Consegna 1: Stabilisca se le affermazioni (a), (b) e (c) concordano con l'estratto sul Cloud aperto, rispondendo sì o no e citando alla lettera le parole del testo che lo dimostrano. (a) La scelta del Cloud ibrido inciderà sugli investimenti IT delle aziende per i prossimi dieci anni. (b) L'open Cloud corrisponde a una determinata caratteristica. (c) Un Cloud aperto permette di non creare nuovi silos.
Consegna 2: Prosegua l'estratto sul Cloud aperto, redigendo il passo che segue la sua ultima frase.

Estratto del testo:
-*-

La scelta del modo in cui realizzare un Cloud ibrido rappresenta forse la decisione più strategica che i leader IT si troveranno a fare nel corso di questo…

Pubblicato il 27 Mar 2012

di Redazione Digital4

La scelta del modo in cui realizzare un Cloud ibrido
rappresenta forse la decisione più strategica che i leader IT si
troveranno a fare nel corso di questo decennio
. Si
tratta di una scelta che determinerà il livello di
competitività, flessibilità e investimenti IT delle loro
aziende per i prossimi 10 anni.

Fra gli osservatori e gli operatori si parla molto dei vantaggi
di un Cloud “aperto”, in grado di abilitare la
portabilità delle applicazioni e sfruttare interamente le
infrastrutture IT esistenti evitando di creare nuovi silos.
Ma quando un Cloud può dirsi open?

L’open Cloud non ha nulla a che fare con una determinata
caratteristica. Bensì significa poter disporre di un’ampia
gamma di funzionalità che spingono l’ago della bilancia da
interamente chiuso a completamente aperto.

-*-

Blocco dati:
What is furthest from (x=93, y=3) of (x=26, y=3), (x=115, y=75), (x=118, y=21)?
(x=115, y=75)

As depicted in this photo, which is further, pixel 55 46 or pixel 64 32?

-*-

Risposta all'esercizio 1:
(a) Sì: «determinerà il livello di competitività, flessibilità e investimenti IT delle loro aziende per i prossimi 10 anni».
(b) No: «L’open Cloud non ha nulla a che fare con una determinata caratteristica».
(c) Sì: «evitando di creare nuovi silos».

Risposta all'esercizio 2:
Un open Cloud possiede in particolare le seguenti
caratteristiche:

E’ open source

Il concetto di open source permette all’azienda-utente di
controllare la propria specifica implementazione senza essere
obbligato ad utilizzare la roadmap tecnologica e di business di
un vendor specifico. L’open source inoltre, permette agli
utenti di collaborare con altre community e aziende per favorire
l’innovazione nelle aree che ritengono di maggiore
importanza.

Dispone di una community indipendente e
collaborativa 

Quando si parla di open source, non si fa riferimento solo al
codice, alla sua licenza e a come questa possa essere utilizzata
ed estesa. Parimenti importante è, infatti, la comunità
associata al codice che deve essere indipendente e collaborativa.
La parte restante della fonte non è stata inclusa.